> **Given request**:
Write out every line of the material as it stands, apart from the pictures.

>> begin Source data

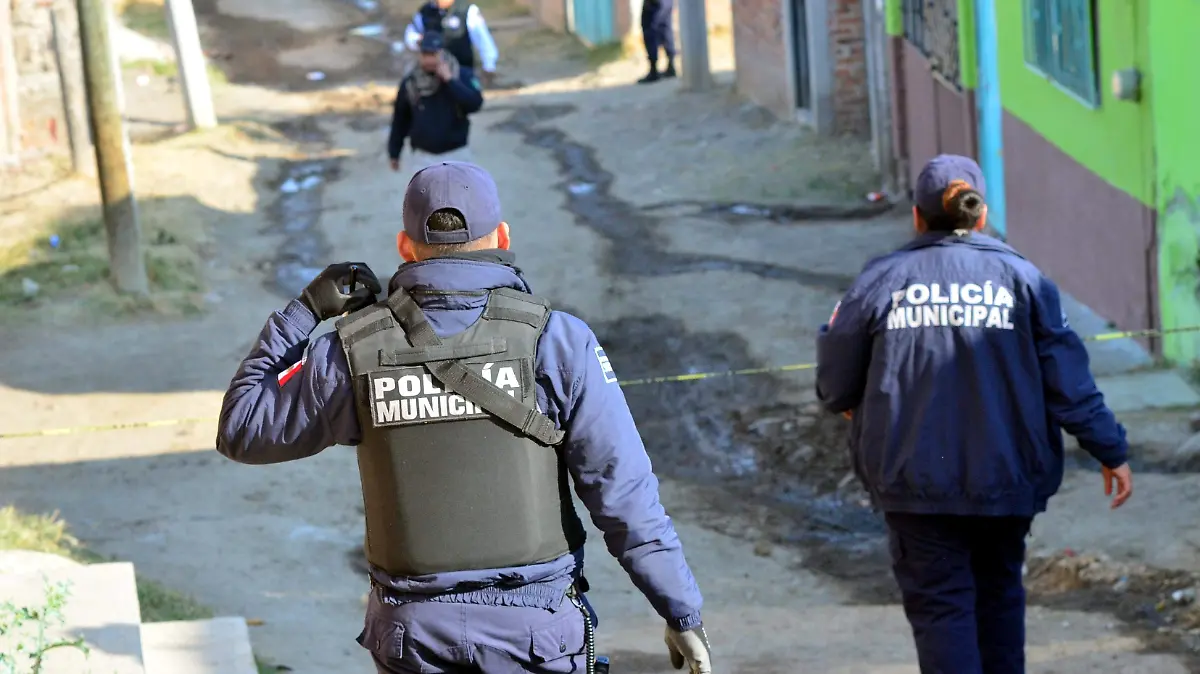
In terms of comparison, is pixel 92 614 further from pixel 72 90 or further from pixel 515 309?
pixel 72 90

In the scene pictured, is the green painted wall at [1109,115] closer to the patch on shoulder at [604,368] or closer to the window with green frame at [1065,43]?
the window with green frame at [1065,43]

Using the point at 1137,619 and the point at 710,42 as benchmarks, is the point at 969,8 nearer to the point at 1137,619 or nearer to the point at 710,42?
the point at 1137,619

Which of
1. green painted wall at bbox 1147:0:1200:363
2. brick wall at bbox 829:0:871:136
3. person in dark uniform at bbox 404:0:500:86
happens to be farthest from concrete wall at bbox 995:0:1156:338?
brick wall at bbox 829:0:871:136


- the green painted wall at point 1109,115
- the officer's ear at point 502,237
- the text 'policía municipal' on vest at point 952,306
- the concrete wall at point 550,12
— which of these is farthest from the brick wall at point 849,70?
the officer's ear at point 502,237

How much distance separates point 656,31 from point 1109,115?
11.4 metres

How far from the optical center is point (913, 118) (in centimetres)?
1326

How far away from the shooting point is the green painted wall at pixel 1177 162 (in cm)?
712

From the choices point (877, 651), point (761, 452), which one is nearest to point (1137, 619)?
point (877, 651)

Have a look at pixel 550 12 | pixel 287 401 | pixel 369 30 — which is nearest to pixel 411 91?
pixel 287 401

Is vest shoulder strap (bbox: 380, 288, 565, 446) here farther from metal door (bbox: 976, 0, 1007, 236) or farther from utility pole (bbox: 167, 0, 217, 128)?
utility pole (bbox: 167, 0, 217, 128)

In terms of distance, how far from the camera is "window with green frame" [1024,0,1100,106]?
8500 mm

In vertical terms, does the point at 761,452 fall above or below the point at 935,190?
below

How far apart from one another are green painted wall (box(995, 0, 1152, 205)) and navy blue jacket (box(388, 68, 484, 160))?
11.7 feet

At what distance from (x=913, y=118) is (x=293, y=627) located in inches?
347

>> end Source data

> **Full response**:
In terms of comparison, is pixel 92 614 further from pixel 72 90 or further from pixel 515 309?
pixel 72 90

In the scene pictured, is the green painted wall at [1109,115] closer to the patch on shoulder at [604,368] or closer to the window with green frame at [1065,43]?
the window with green frame at [1065,43]

Using the point at 1137,619 and the point at 710,42 as benchmarks, is the point at 969,8 nearer to the point at 1137,619 or nearer to the point at 710,42?
the point at 1137,619

Which of
1. green painted wall at bbox 1147:0:1200:363
2. brick wall at bbox 829:0:871:136
3. person in dark uniform at bbox 404:0:500:86
happens to be farthest from concrete wall at bbox 995:0:1156:338?
brick wall at bbox 829:0:871:136


- the green painted wall at point 1109,115
- the officer's ear at point 502,237
- the text 'policía municipal' on vest at point 952,306
- the concrete wall at point 550,12
— which of these is farthest from the brick wall at point 849,70?
the officer's ear at point 502,237

How much distance separates point 656,31 from point 1109,115?
11.4 metres

How far from the optical center is point (913, 118) (in centimetres)?
1326

How far away from the shooting point is the green painted wall at pixel 1177 162 (in cm)?
712

From the choices point (877, 651), point (761, 452), which one is nearest to point (1137, 619)?
point (877, 651)

Have a look at pixel 550 12 | pixel 287 401 | pixel 369 30 — which is nearest to pixel 411 91?
pixel 287 401

Is vest shoulder strap (bbox: 380, 288, 565, 446) here farther from metal door (bbox: 976, 0, 1007, 236) or farther from utility pole (bbox: 167, 0, 217, 128)?
utility pole (bbox: 167, 0, 217, 128)

In terms of distance, how far from the camera is "window with green frame" [1024,0,1100,106]?
8500 mm

In vertical terms, does the point at 761,452 fall above or below the point at 935,190?
below

How far apart from one another are green painted wall (box(995, 0, 1152, 205)) and navy blue jacket (box(388, 68, 484, 160))?
11.7 feet

At what distance from (x=913, y=118) is (x=293, y=627) located in inches?
347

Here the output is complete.